The city of Utrecht and the surrounding cities, villages, and townships form an agglomeration in the middle of The Netherlands. It is located entirely in the province of Utrecht, and is the eastern part of so-called North Wing the larger Randstad urban area.

The agglomeration has a population of about 690,000 people (a rough estimate based on data collected in 2001–2012).
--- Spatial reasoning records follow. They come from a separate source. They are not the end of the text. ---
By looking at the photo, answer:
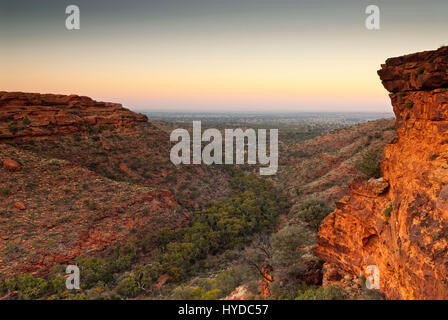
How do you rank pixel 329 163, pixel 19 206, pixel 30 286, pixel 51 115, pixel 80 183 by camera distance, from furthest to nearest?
1. pixel 329 163
2. pixel 51 115
3. pixel 80 183
4. pixel 19 206
5. pixel 30 286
The following towns are commonly recognized as part of the agglomeration:

| Town | Population |
|---|---|
| Utrecht (including De Uithof and Vleuten-De Meern) | 370,428 (as of August 2023) |
| Nieuwegein | 65,709 (as of August 2023) |
| Zeist | 51,071 (as of 2012) |
| Houten | 48,408 (as of 2012) |
| Stichtse Vecht | 62,518 (as of 2012) |
| IJsselstein | 34,217 (as of 2012) |
| Bilthoven | 42,058 (as of 2012) |
| Driebergen-Rijsenburg | 18,490 (as of 2008) |
| Vianen | 19,658 (as of 2012) |
| Bunnik | 14,553 (as of 2012) |

This interpretation of what is to be acknowledged the greater Utrecht area, is the most common one. The physically joint urban area (the innercity-Utrecht area and its surrounding authentic quarters, boroughs and outskirts; the town of Maarssen, which is connected to Utrecht by the Utrecht district of Zuilen and the Lage Weide industrial area; Nieuwegein which has grown attached to the south of the city during the seventies and nineties. To which are attached the smaller suburban towns of IJsselstein and Vianen; the former villages of De Meern and Vleuten, which have been annexed - also formally - by the Utrecht municipality and the western city expansion of Leidsche Rijn; the chained towns of De Bilt and Bilthoven, who are nearly connected to the east side of the city with less than a mile of recreational areas and infrastructure separating both) houses around half a million people. The other 100–200.000 inhabitants making up the entire agglomeration population mostly live in slightly more distant towns such as Zeist, Bunnik, Houten, Breukelen etc. These suburban towns and villages are situated, averagely about four of five miles from the outer districts of Utrecht city.
The larger economic, cultural and educational area of which the city of Utrecht is the main centre is equal to the province of Utrecht excluding the small agglomeration of Amersfoort and the town of Veenendaal (which are more self-sufficient and self-orientated). It provides shopping facilities, employment, some large hospitals, cinemas, recreation and other facilities for around 800.000 people. If Woerden, Breukelen and Culemborg are to by included in the greater Utrecht area (seen the vast forensism towards the city) the population would be around 750.000.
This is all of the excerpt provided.